Тони времени даром не теряет и прямо на следующий день отправляется к Уэллсу с бейсбольной битой, но те уже за решёткой. Их выпустили на поруки, но прежде старый судья предупредил Тони, что его посадят за компанию, если он будет мстить. За ним следят, и Тони говорит, что подождёт, пока дело не решится в суде. Но он всё равно с ними разделается, особенно с Уэллсом. Тони понимает, что пока Смайлзу так плохо, ему никак нельзя за решётку, и так проблем хватает. Они с отцом по очереди дежурят у Смайлза, ждут, когда тот очнётся, и это делает их ближе, почти настоящая семья, и в ней Тони — главный, опора для отца.

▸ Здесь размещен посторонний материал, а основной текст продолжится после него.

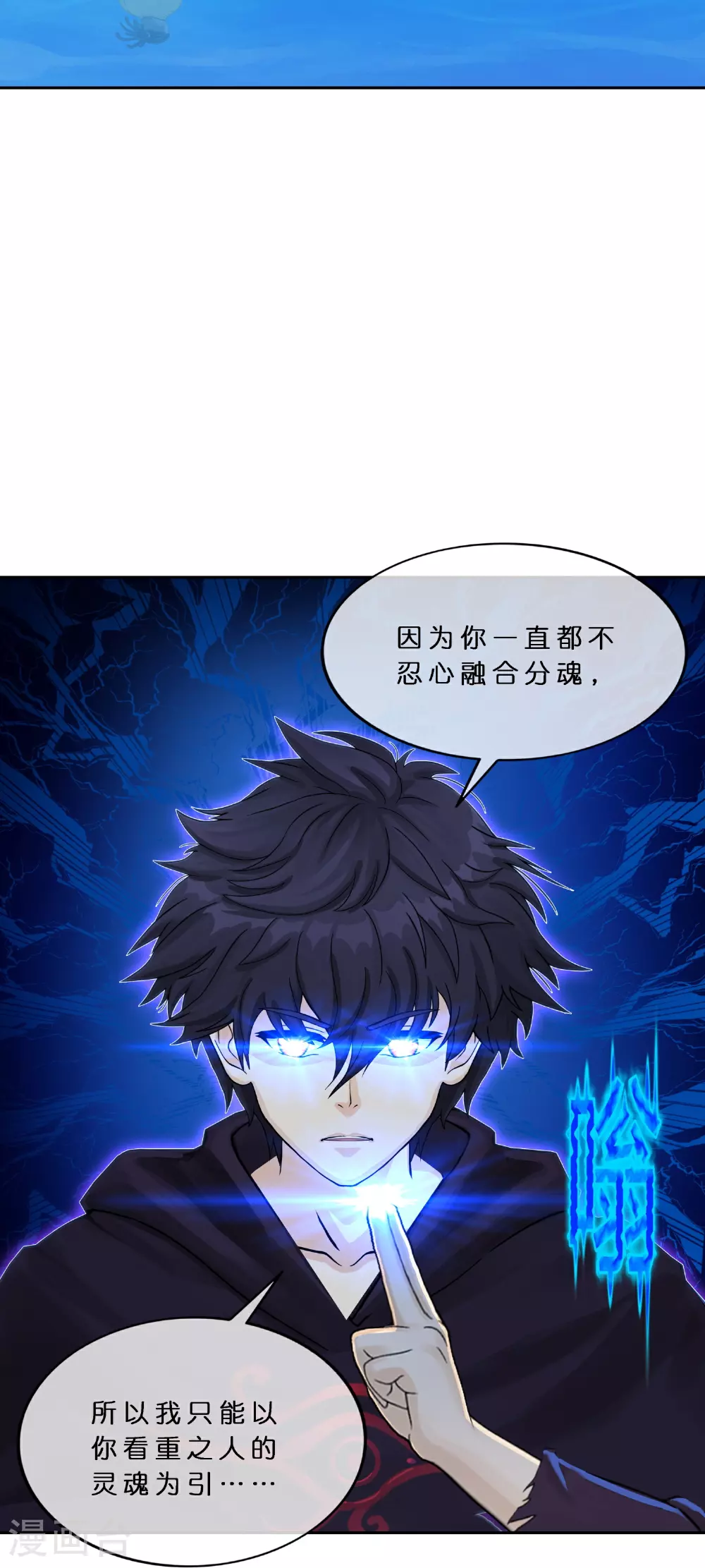 第410话 决战望川崖 0427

По совету Сталина, урабатываюсь в саду до посинения, прячусь от людей и наполняю ящик за ящиком, даже не греюсь на солнце, глядя в небо и лопая вишни. Игрушки кончились, вот вам реальность во всей красе. К вечеру я даже думать не могу от усталости. Каждый день хожу в больницу, гляжу на Смайлза, привязанного к машинам, на трубки в носу, на припухшие веки, посиневшие губы, отёчное лицо, похожее на прелое яблоко. Запах только другой — чистый, химический, но запах прелых фруктов всё-таки лучше. Вокруг суетятся медсестры, но тем не менее находят минутку сказать мне, что всё будет хорошо, главное — верить и не унывать. Меня уже узнают.
Тони рассказывает мне о тревогах врачей — если, то есть когда Смайлз выйдет из комы, придётся ещё лечить последствия долгого пребывания под водой, долгой нехватки воздуха. Речь идёт о повреждении мозга, но никто прямо не говорит. Однажды я вижу, как доктор втыкает иглу в вену Смайлза и вливает какой-то раствор. Всё, что мы можем — надеяться на специалистов. Если в палате Тони и Сталин, я быстро ухожу, чтобы не путаться под ногами. Иногда я сижу долго, смотрю на Смайлза, пью чай и не знаю, что мне делать. Сталин превращается в настоящую размазню. Один раз обнимает меня и говорит, что никогда не забудет, что я пытался спасти его сына. Именно, что пытался — а ведь мог бы спасти на самом деле.
По вечерам никуда не хожу, пялюсь в ящик с отцом и мамой или слушаю музыку в своей комнате, или радио, всякую ерунду типа ток-шоу — и думаю о том, каким же одиноким нужно быть, чтобы звонить на радио и выкладывать свои секреты чужим людям. Пластинки не ставлю. Однажды зашли Крис и Дэйв, мы выпили целую бутылку водки, а Крис даже не запьянел, как раньше бывало.
Уэллса с компанией обвиняют в покушении на убийство, а Майор будет главным свидетелем. Дэйв думает, что Майор ждёт с нетерпением, а Крис гадает, сколько им дадут. Однажды вечером я отправляюсь к Майору сказать спасибо за то, что вытащил нас из воды, но его мать не пускает меня, сквозь дверную цепочку шипит про неподкупность свидетеля и всё такое. Я прошу передать ему нашу благодарность, и она расплывается в улыбке, говоря, какой замечательный у неё сын, лучший из лучших, её гордость и радость.
Если Смайлз умрёт, им предъявят обвинение в убийстве, а один политик говорил недавно по телеку, что за терроризм и убийство снова будут вешать. Смайлз может умереть в любой момент. Я тоже мог бы. Но месть имеет смысл, только если ты остался жив и знаешь, что отомстил, а ещё я всё время думаю, что Уэллс и те парни не хотели нас утопить — правда, я всё равно их ненавижу. По телеку какой-то мужик вопит и вопит, рожа красная, глаза выпученные, отец вопит в ответ, мать советует просто переключить канал и не мучить себя. Мысль о повешении застревает в голове — как заезженная пластинка на одной дорожке. Прямо вестерн — палач накидывает верёвку Уэллсу на шею, судорожно дёргаются ноги, здравствуй, смерть — и Джон Уэйн отправляется навстречу заходящему солнцу. Конечно, я никогда не забуду, как страшно под водой, когда не знаешь, где низ, где верх, понимаешь, что тонешь, и бьёшься в панике. Врагу не пожелаю пережить такое, вот почему я за повешение. Может, они были бухие и ничего не соображали. А может, они думали, что мы просто выплывем, и всё.